Framework Design for Improving Computational Efficiency
and Programming Productivity for Distributed Machine Learning

Jin Kyu Kim

Ph.D. Thesis

December 2018

CMU-CS-18-127.pdf


Keywords: Distributed Systems, Large-Scale Machine Learning, Programming Framework, Computer Science

Machine learning (ML) methods are used to analyze data in a wide range of areas, such as finance, e-commerce, medicine, science, and engineering, and the size of machine learning problems has grown very rapidly in terms of data size and model size in the era of big data. This trend drives industry and academic communities toward distributed machine learning that scales out ML training in a distributed system for completion in a reasonable amount of time. There are two challenges in implementing distributed machine learning: computational efficiency and programming productivity. The traditional data-parallel approach often leads to suboptimal training performance in distributed ML due to data dependencies among model parameter updates and nonuniform convergence rates of model parameters. From the perspective of an ML programmer, distributed ML programming requires substantial development overhead even with high-level frameworks because they require an ML programmer to switch to a different mental model for programming from a familiar sequential programming model.

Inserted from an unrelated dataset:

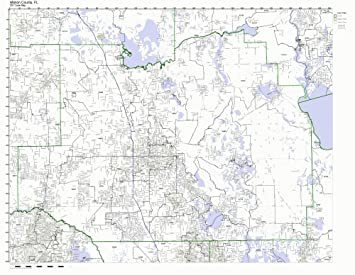 Marion County Florida Map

The goal of my thesis is to improve the computational efficiency and programming productivity of distributed machine learning. In an efficiency study, I explore model update scheduling schemes that consider data dependencies and nonuniform convergence speeds of model parameters to maximize convergence per iteration and present a runtime system STRADS that efficiently execute model update scheduled ML applications in a distributed system. In a productivity study, I present familiar sequential-like programming API that simplifies conversion of a sequential ML program into a distributed program without requiring an ML programmer to switch to a different mental model for programming and implement a new runtime system STRADS-Automatic Parallelization(AP) that efficiently executes ML applications written in our API in a distributed system.

Thesis Committee:
Garth A. Gibson (Co-Chair)
Eric P. Xing (Co-Chair)
Phillip Gibbons
Joseph E. Gonzalez (Universiyt of California Berkeley)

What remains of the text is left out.